Tribunal Administratif d'Orléans — Décision N° TA45-2202627
jeudi 30 novembre 2023
| Juridiction | Tribunal Administratif d'Orléans |
| Section | Tribunal Administratif d'Orléans |
| N° Dossier | TA45-2202627 |
| Type | Décision |
| Recours | Excès de pouvoir |
| Formation | 1ère chambre |
Texte intégral
Vu la procédure suivante :
Par une requête enregistrée le 26 juillet 2022, M. B C demande au tribunal d'annuler l'arrêté du 18 juillet 2022 par lequel la préfète d'Eure-et-Loir a fixé le pays à destination duquel il sera reconduit en exécution de l'interdiction du territoire français prononcée à son encontre le 28 juin 2019 par le tribunal correctionnel de Paris.
Il soutient qu'il est lourdement handicapé et a besoin de soins.
Par ordonnance du 22 décembre 2022, la clôture de l'instruction a été fixée au 31 janvier 2023.
Vu les autres pièces du dossier.
Vu :
- le code de l'entrée et du séjour des étrangers et du droit d'asile ;
- le code de justice administrative.
La présidente de la formation de jugement a dispensé le rapporteur public, sur sa proposition, de prononcer des conclusions à l'audience.
Les parties ont été régulièrement averties du jour de l'audience.
Le rapport de Mme Defranc-Dousset a été entendu au cours de l'audience publique.
Considérant ce qui suit :
1. M. A, se disant B C, ressortissant algérien né le 26 février 2000, a été condamné le 28 juin 2019 par le tribunal correctionnel de Paris à une peine d'emprisonnement de 18 mois assortie d'une interdiction du territoire français d'une durée de cinq ans. Il a également été condamné le 9 juillet 2019 à une peine de trois ans d'emprisonnement. Le 18 juillet 2022, la préfète d'Eure-et-Loir a pris à son encontre un arrêté fixant le pays à destination duquel il pourra être reconduit en exécution de l'interdiction judiciaire du territoire prononcée à son encontre. Aux termes de sa requête, M. C doit être regardé comme demandant l'annulation de cet arrêté du 18 juillet 2022.
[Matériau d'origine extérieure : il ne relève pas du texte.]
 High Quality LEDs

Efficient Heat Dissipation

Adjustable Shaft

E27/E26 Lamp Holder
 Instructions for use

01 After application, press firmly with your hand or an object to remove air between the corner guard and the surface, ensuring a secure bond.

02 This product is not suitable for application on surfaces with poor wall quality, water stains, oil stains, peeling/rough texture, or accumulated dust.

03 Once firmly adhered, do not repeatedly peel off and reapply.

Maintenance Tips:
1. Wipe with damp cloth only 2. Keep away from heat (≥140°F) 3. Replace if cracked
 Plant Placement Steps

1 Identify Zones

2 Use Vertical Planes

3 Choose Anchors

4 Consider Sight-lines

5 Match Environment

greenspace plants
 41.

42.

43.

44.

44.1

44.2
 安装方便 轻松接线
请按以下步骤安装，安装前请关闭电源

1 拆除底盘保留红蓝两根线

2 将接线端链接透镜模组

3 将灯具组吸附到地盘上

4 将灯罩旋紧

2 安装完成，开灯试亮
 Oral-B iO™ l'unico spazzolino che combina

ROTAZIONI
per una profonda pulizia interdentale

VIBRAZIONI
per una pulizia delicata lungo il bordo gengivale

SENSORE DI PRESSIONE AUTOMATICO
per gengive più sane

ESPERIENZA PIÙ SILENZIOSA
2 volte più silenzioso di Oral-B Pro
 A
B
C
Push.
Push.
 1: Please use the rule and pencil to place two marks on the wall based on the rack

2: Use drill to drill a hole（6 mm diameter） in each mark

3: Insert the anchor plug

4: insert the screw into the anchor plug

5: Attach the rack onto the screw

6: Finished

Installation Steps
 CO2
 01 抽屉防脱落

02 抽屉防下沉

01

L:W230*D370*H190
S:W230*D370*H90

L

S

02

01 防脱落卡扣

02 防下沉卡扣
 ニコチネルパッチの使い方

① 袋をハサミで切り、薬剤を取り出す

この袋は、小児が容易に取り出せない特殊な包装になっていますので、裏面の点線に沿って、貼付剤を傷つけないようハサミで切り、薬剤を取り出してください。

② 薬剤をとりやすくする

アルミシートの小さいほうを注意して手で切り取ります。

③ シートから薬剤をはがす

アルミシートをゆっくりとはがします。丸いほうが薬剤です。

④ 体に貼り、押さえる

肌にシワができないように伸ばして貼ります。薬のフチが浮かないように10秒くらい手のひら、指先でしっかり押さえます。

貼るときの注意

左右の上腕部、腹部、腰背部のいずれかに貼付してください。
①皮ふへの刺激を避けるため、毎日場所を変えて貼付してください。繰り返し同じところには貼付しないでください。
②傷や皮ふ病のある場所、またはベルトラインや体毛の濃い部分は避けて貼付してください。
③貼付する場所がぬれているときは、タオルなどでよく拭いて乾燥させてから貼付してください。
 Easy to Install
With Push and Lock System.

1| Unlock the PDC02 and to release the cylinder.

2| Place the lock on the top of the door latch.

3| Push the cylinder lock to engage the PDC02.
2. En se bornant à se prévaloir de ce qu'il est lourdement handicapé depuis qu'il a mis le feu à sa cellule et de ce qu'il présente des difficultés d'élocution et des difficultés motrices, le requérant n'établit pas, en l'absence de tout autre élément à l'appui de sa requête, que l'arrêté en litige fixant l'Algérie, pays dont il a la nationalité, comme pays à destination duquel il pourra être renvoyé, est entaché d'illégalité. Par suite, les conclusions de M. A se disant M. C doivent être rejetées.
D E C I D E :
Article 1er : La requête de M. A, se disant M. C est rejetée.
Article 2 : Le présent jugement sera notifié à M. A, se disant B C et au préfet d'Eure-et-Loir.
Délibéré après l'audience du 7 novembre 2023, à laquelle siégeaient :
Mme Lefebvre-Soppelsa, présidente,
Mme Best-De Gand, première conseillère,
Mme Defranc-Dousset, première conseillère.
Rendu public par mise à disposition au greffe le 30 novembre 2023.
La rapporteure,
Hélène DEFRANC-DOUSSET
La présidente,
Anne LEFEBVRE-SOPPELSALa greffière,
Nadine PENNETIER-MOINET
La République mande et ordonne au préfet d'Eure-et-Loir en ce qui le concerne ou à tous commissaires de justice à ce requis en ce qui concerne les voies de droit commun contre les parties privées, de pourvoir à l'exécution de la présente décision.